During the recreation period, Officers Polito and Murray were supervising the recreation area. The recreation area is divided into two parts by the sally port. Typically, Officers Polito and Murray each pick a side of the roof to supervise, one standing on each side of the sally port. Officers Polito and Murray explained that when one of them needed to use the bathroom or go to the equipment shed, their practice was to inform the other.

When the attack occurred, Officer Murray was in the area near the sally port from which inmates arrive at the recreation area. Officer Murray did not witness the assault, but saw Mr. Hooker and Mr. Mejia fighting, intervened, and pulled Mr. Hooker to another side of the recreation area, hit the alarm, and asked another inmate to get Officer Polito. When the attack happened, Officer Polito was in an equipment shed searching for game supplies for another inmate. An inmate came and found Officer Polito during the attack. Upon arriving where the fight was occurring, Officer Polito found Mr. Hooker isolated by Officer Murray while Mr. Mejia and another inmate continued to fight. Officer Polito isolated the fighting inmates from the rest of the inmates in the recreation area in order to prevent a larger fight.

G. The Placement of Ely Mejia in General Population

BOP and MCC policy required that each inmate entering the MCC be evaluated by corrections and medical personnel to determine whether the inmate was fit for general population. Mr. Mejia entered the MCC in 2009, during which there was a standard process in place to evaluate inmate fitness. The inmate was given a psychological survey and seen by a physician or physician's assistant for medical evaluation. If the psychological questionnaire indicated any suicidal tendencies, an on-call psychologist would see the inmate immediately. Otherwise, the inmate was placed in the Special Housing Unit (the "SHU") and a psychologist reviewed the survey and other relevant information to determine whether or not an inmate needed a psychological evaluation.

Before releasing inmates from the SHU to general population upon arrival, the inmate was discussed at a weekly SHU meeting.
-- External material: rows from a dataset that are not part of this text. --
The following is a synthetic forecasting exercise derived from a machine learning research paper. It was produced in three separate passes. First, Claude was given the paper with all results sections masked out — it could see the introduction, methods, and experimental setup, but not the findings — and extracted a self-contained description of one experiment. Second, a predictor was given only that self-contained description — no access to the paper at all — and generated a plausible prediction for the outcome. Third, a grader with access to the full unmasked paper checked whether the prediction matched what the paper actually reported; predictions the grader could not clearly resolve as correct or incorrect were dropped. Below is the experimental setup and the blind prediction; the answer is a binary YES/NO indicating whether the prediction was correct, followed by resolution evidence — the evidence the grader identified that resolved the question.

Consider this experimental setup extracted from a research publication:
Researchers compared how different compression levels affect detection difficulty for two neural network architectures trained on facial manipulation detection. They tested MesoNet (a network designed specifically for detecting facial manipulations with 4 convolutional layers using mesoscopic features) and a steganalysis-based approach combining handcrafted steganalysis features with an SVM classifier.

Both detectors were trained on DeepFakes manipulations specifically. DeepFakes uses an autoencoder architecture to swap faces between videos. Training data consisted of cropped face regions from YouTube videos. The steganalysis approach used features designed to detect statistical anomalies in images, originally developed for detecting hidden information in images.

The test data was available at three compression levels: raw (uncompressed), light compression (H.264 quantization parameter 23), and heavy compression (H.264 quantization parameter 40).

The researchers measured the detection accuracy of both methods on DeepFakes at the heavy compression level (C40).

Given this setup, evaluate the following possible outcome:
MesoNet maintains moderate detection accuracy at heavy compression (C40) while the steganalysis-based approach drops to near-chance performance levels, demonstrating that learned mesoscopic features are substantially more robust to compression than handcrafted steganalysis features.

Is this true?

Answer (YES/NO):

At each meeting, prison employees discussed any concerns about SHU inmates and their fitness to be in the general population. Mr. Mejia entered the MCC on August 12, 2009, at 7:15 PM. He filled out the psychological questionnaire, and was seen by a physician's assistant at 8:52 p.m. He was placed in the SHU that night at 10:32 p.m. On August 13, 2009 Mejia was seen by Dr. Elissa Miller, a psychologist. Dr. Miller saw Mr. Mejia because he [REDACTED]. Dr. Miller evaluated Mr. Mejia three times in 2009 and believed him fit for general population.

On October 13, 2009, Mr. Mejia was involved in an altercation with another inmate. As a result of this incident, Mr. Mejia was segregated from other inmates and placed in the MCC's SHU from October 13, 2009, through November 27, 2009, while he awaited adjudication of the resulting disciplinary charges. On November 24, 2009, Mr. Mejia was found guilty of violating an MCC rule in connection with the altercation. On November 27, 2009, Mr. Mejia was released from the SHU and placed in Seven South. In his history in the Federal penal system, Mr. Mejia was disciplined for fifteen infractions and violations of institutional policy, but before the attack on Mr. Hooker, he had been disciplined for only one physical altercation.

II. Conclusions of Law and Discussion

A. Plaintiff's Claims

Plaintiff's claim arises under the FTCA. The FTCA is a waiver of the traditional sovereign immunity enjoyed by the United States, and allows a private citizen to sue the United States for injuries caused by "the negligent or wrongful act or omission of any employee of the Government while acting within the scope of his office or employment, under circumstances where the United States, if a private person, would be liable to the claimant in accordance with the law of the place where the act or omission occurred." 28 U.S.C. § 1346(b)(1).

Plaintiff alleges three theories of negligent conduct in the MCC's failure to prevent Mr. Mejia from attacking Plaintiff while he was in MCC custody. First, Plaintiff alleges that Officer Wingate failed to pat search or negligently performed her pat search of inmates as they left the housing unit on their way to recreation, allowing Mr. Mejia to bring a razor blade to the recreation area. Second, Plaintiff alleges that the MCC's decision to place Mr. Mejia in the general population was negligent. Third, Plaintiff alleges that the guards were negligent in their supervision of the recreation area.

B. The Discretionary Function Exception

The Discretionary Function Exception limits the ability to sue the Government and provides that the FTCA shall not apply to "Any claim based upon an act or omission of an employee of the Government, exercising due care, in the execution of a statute or regulation, whether or not such statute or regulation be valid, or based upon the exercise or performance or the failure to exercise or perform a discretionary function or duty on the part of a federal agency or an employee of the Government, whether or not the discretion involved be abused." 28 U.S.C. § 2680(a).

The exception prevents "judicial second-guessing" of "legislative and administrative decisions grounded in social, economic, and political policy" that reflect trade-offs made under constrained budgets. See United States v. Gaubert, 499 U.S. 315, 323 (1991) (internal quotation marks and citations omitted). According to Gaubert, the Discretionary Function Exception bars suit only if: (1) the acts alleged are discretionary, in that they involve an "element of judgment or choice" and are not mandated by statute or regulation and (2) the judgment is grounded in "considerations of public policy" or susceptible to policy analysis. See Gaubert, 499 U.S. at 322-23; Berkovitz v. United States, 486 U.S. 531, 536-37 (1988).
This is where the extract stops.